Humans perform best when information and decision-making power is centralised, for example in libraries, and in hierarchies with leaders/managers. This concentration is necessary for humans due to their limited ability to communicate disparate information effectively. By contrast, automated agents can seamlessly share masses of information, so responsibility for economic decisions can be delegated as needed. This makes traditional centralised architectures obsolete. As different information is needed for certain decisions, the structure of information and decision-making power can be dynamically altered by the participating agents to become more efficient.
Distributed ledger technology, such as blockchain, enables economica machinus by allowing trustless decentralised economic transactions to be stored as a complete and immutable record of all past decisions. This decentralised mechanism for financial exchange provides the essential missing component that will enable multi-agent systems to be deployed in a wide range of settings that were not previously considered possible, such as in smart grids, supply chains or in healthcare.
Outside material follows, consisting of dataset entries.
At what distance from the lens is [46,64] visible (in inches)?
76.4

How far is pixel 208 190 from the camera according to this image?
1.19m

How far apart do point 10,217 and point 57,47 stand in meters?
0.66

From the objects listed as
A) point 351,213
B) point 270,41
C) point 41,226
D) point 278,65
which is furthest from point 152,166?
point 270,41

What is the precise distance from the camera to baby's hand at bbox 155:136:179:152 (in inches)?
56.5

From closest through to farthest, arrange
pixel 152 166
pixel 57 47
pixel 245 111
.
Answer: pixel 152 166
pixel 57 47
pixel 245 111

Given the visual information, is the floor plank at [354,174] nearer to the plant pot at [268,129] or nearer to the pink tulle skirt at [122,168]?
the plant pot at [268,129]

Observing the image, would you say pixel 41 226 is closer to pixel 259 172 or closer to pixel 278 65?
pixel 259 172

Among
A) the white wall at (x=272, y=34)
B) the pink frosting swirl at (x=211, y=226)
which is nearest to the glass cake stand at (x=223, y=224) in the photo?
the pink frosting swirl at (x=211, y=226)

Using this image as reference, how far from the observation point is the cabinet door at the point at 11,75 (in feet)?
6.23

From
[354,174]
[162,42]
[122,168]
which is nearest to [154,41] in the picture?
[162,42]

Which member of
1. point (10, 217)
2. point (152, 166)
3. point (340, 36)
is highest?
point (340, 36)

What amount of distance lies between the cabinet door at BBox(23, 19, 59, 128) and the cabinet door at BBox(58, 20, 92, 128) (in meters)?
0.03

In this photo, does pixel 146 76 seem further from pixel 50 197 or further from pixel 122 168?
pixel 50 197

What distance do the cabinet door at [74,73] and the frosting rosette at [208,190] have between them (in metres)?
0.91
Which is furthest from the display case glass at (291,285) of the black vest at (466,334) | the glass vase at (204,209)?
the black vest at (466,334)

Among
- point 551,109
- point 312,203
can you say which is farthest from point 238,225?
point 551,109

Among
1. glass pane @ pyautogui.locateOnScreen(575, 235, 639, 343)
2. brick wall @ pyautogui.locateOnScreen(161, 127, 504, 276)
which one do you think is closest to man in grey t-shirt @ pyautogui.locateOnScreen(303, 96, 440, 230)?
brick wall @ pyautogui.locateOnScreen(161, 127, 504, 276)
Smart contract technology also enables autonomous agents to commit to actions in the future, and thereby participate in complex economic activity such as auctions and decentralised exchanges.
Humans can behave sub-optimally as a result of our cognitive limitations and the increased information volume of the modern world. We continue to try to augment our abilities with technology, but this will not turn us into agents that make the best economic decisions. Various strands of classical and modern AI allow a new species of economic agent, machina economicus, to emerge and greater autonomy of economic agents will allow greater automated representation.
Previous analyses of the economic effects of AI have focused on the negative consequences on people’s jobs. Machina economicus will allow beneficial effects on the side of consumption: acting on people’s behalf to make optimal economic decisions, with the potential to free people from the mundane aspects of economic choice, and grant them more free time to spend on enjoyable choices and actions.
As the number of decisions being automatically performed by machina economicus increases, the emergence of a new type of economy, economica machina, will yield ever greater efficiency and fairness. Such an advanced construct requires more advanced underlying technology architecture, which blockchain and distributed ledger technologies can fulfil.